- [EXERCISE REQUIREMENTS]:
Reproduce the data word for word, starting with the line that contains "Which occupies a" and continuing through the line that contains "the point at 870,741 →", both included. Copy no other lines.

- [AVAILABLE RECORDS]:
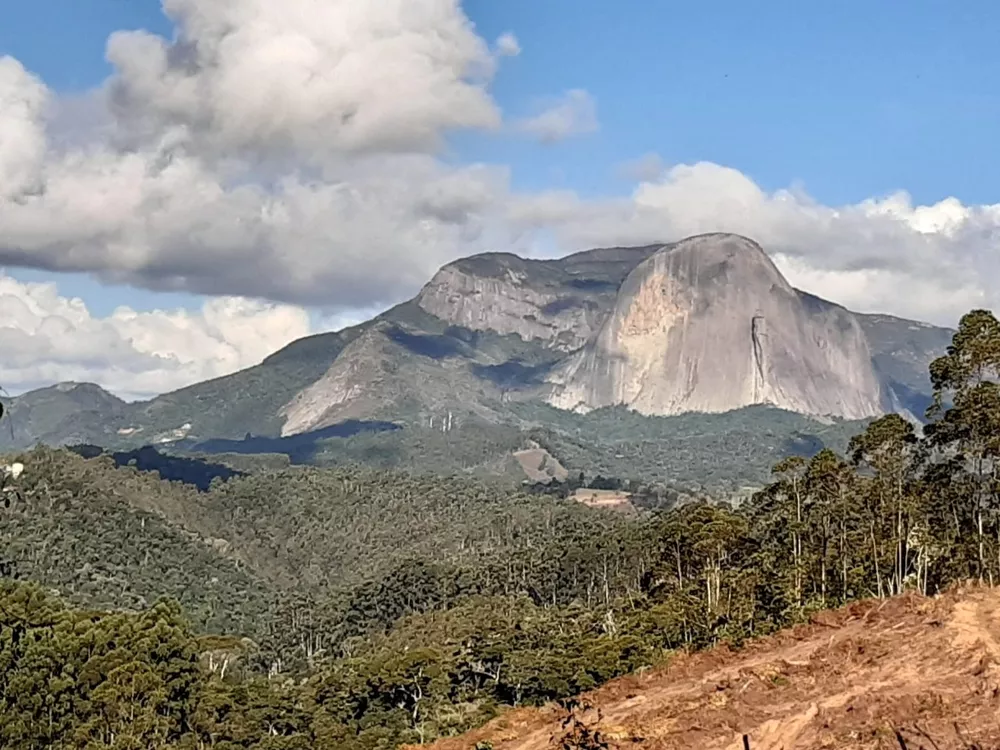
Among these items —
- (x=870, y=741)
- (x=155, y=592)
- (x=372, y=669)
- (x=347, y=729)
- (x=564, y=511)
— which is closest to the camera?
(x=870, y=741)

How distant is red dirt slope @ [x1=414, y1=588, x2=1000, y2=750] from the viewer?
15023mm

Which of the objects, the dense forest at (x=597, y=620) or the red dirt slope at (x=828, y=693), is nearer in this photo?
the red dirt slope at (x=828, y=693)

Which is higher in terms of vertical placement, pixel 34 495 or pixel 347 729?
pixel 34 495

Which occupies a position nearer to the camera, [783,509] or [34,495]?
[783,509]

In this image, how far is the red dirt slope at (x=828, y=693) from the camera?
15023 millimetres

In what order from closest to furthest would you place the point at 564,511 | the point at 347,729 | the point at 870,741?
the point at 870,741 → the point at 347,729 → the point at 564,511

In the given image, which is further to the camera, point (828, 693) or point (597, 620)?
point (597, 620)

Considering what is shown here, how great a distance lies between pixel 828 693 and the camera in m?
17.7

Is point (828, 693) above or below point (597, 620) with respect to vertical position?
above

==

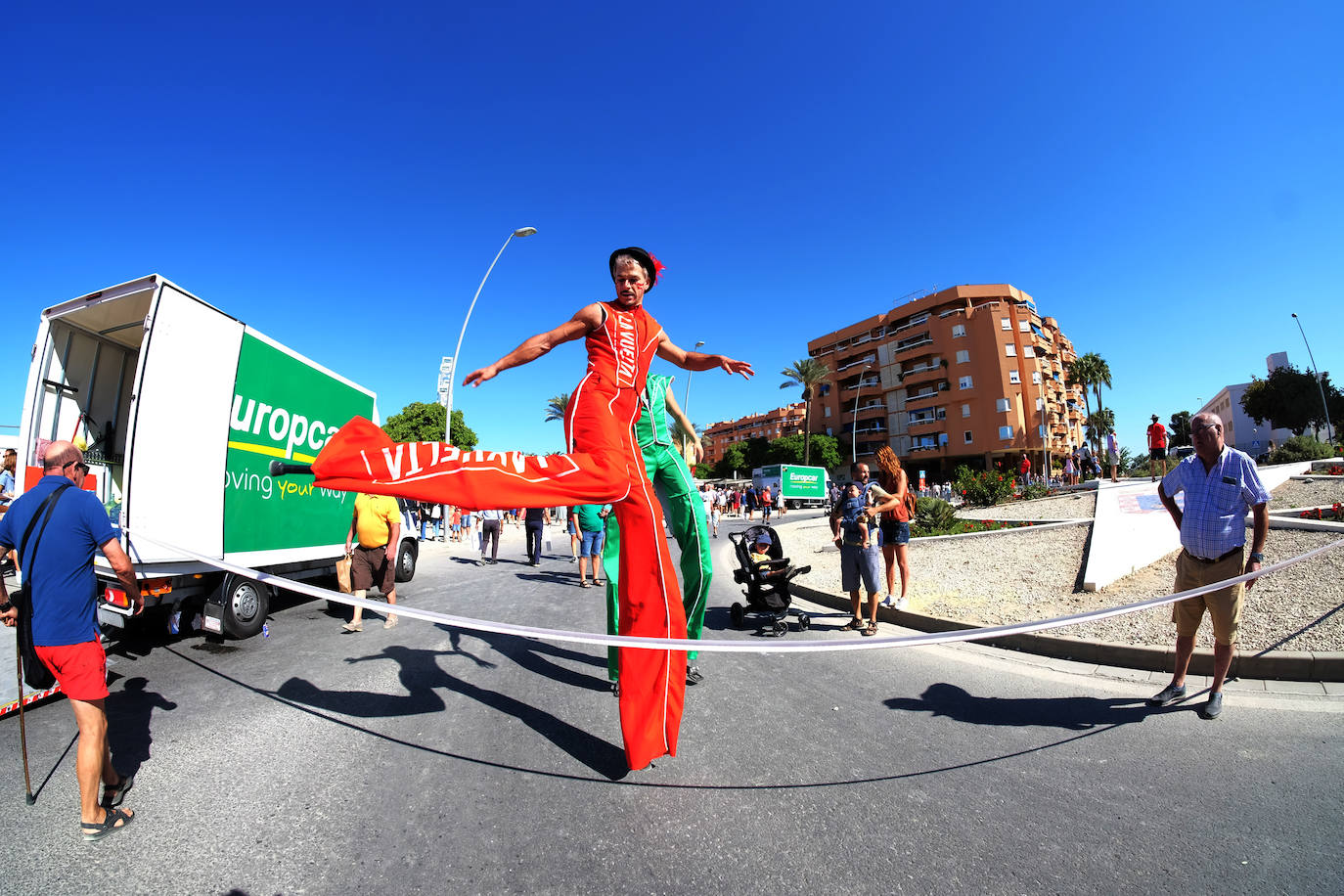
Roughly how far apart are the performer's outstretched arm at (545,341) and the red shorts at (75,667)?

- [RESPONSE TO THIS TASK]:
Which occupies a position nearer to the camera, [783,509] or [34,495]?
[783,509]

In this image, how far is the red dirt slope at (x=828, y=693) from the camera?
15023 millimetres

In what order from closest to furthest would you place the point at 564,511 | the point at 347,729 | the point at 870,741?
the point at 870,741 → the point at 347,729 → the point at 564,511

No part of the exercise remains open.